# [Description of the task]
Lines from the one with "Grafico cittadini stranieri - Arnesano 2017" up to and including the one with "Red Tulip Vertical" are to be copied exactly from the records below, without their pictures.

# [Study material]
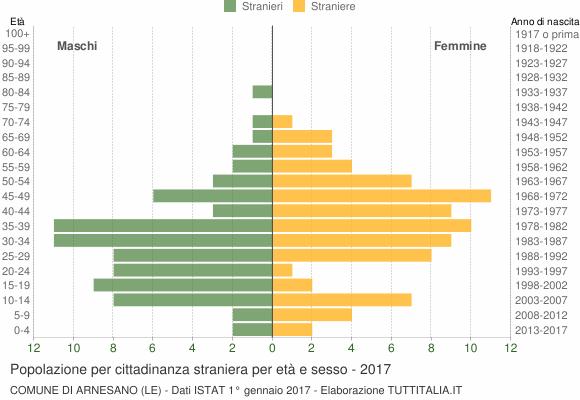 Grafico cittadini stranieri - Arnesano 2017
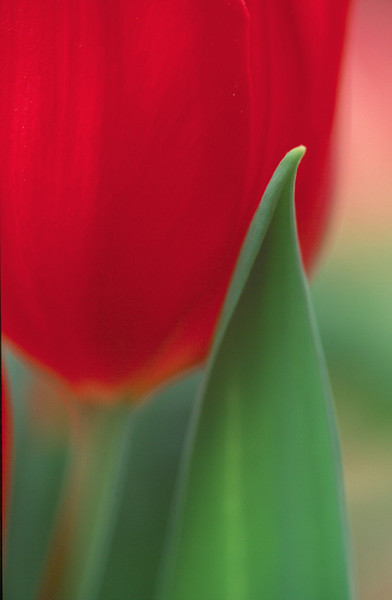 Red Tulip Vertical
==
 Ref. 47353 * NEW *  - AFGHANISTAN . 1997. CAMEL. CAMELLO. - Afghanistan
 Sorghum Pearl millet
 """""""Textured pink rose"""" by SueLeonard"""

# [Expected answer]
 Grafico cittadini stranieri - Arnesano 2017
 Red Tulip Vertical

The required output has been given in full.